Texto proporcionado:
· · · · ·
Tinieblas del oficio
Plomeros, electricistas, carpinteros ¿Son tan nocivos para el país como para darles un tiro de gracia?
José Hugo Fernández, Ciudad de La Habana
viernes 16 de diciembre de 2005
Requerir los servicios de un plomero, un electricista, un soldador, un carpintero o un mecánico resultó tarea angustiosa entre los cubanos durante toda la década de los setenta y gran parte de los años ochenta. Fueron tiempos de tinieblas para el oficio en Cuba.
La cifra de quienes se desempeñaban en tales menesteres se había reducido al mínimo ante la prohibición de ejercerlos en la forma acostumbrada, que es también su forma más racional y eficaz, o sea, a través del trabajo por cuenta propia.
· · · · ·
Datos:
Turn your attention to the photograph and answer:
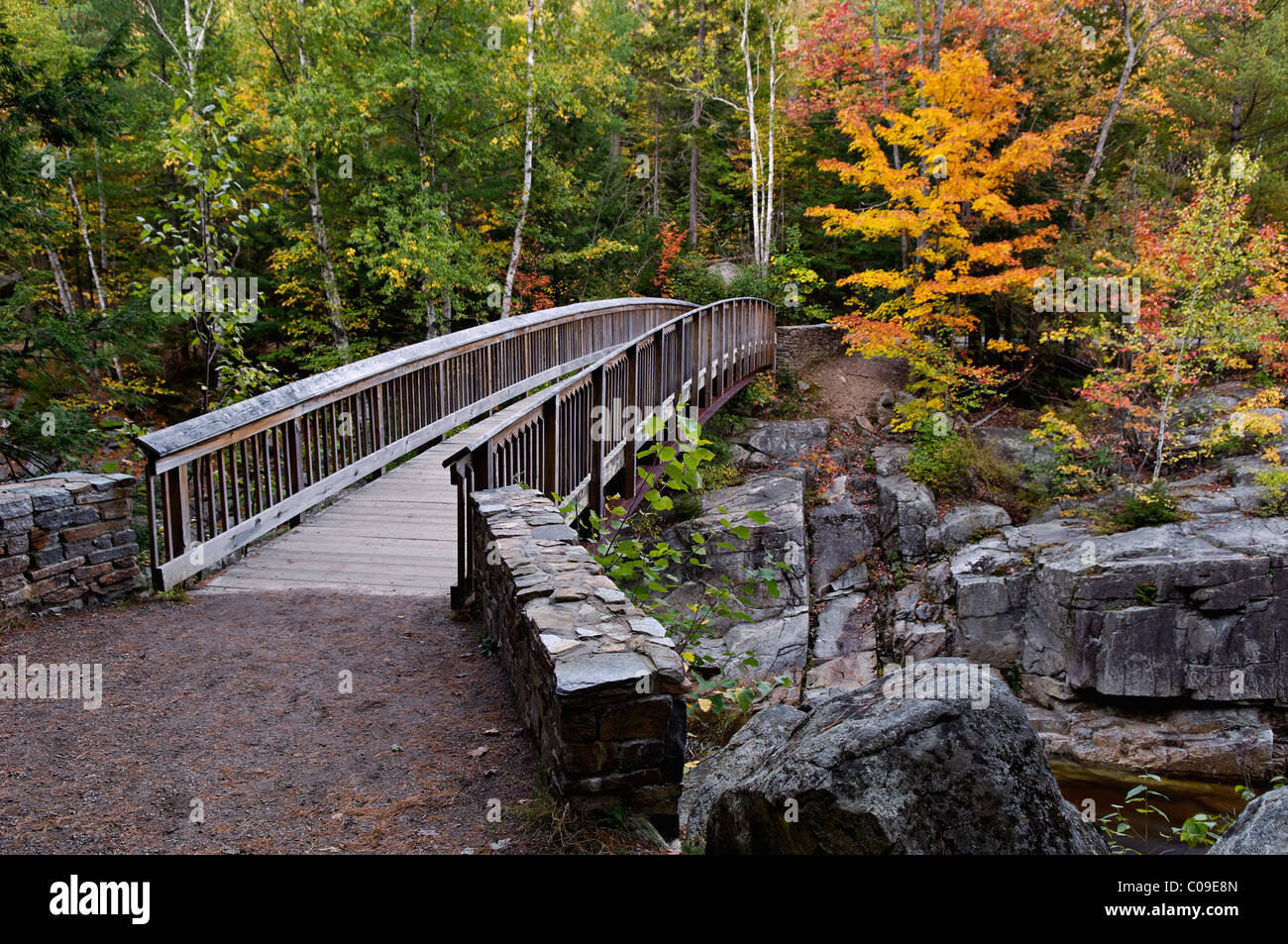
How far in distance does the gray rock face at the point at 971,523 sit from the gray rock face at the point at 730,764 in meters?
9.07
· · · · ·
Tarea solicitada:
Transcriba sin alteraciones el pasaje del texto proporcionado que empieza en las palabras "Tinieblas del oficio" y concluye tras "por cuenta propia.".

Respuesta correcta:
Tinieblas del oficio
Plomeros, electricistas, carpinteros ¿Son tan nocivos para el país como para darles un tiro de gracia?
José Hugo Fernández, Ciudad de La Habana
viernes 16 de diciembre de 2005
Requerir los servicios de un plomero, un electricista, un soldador, un carpintero o un mecánico resultó tarea angustiosa entre los cubanos durante toda la década de los setenta y gran parte de los años ochenta. Fueron tiempos de tinieblas para el oficio en Cuba.
La cifra de quienes se desempeñaban en tales menesteres se había reducido al mínimo ante la prohibición de ejercerlos en la forma acostumbrada, que es también su forma más racional y eficaz, o sea, a través del trabajo por cuenta propia.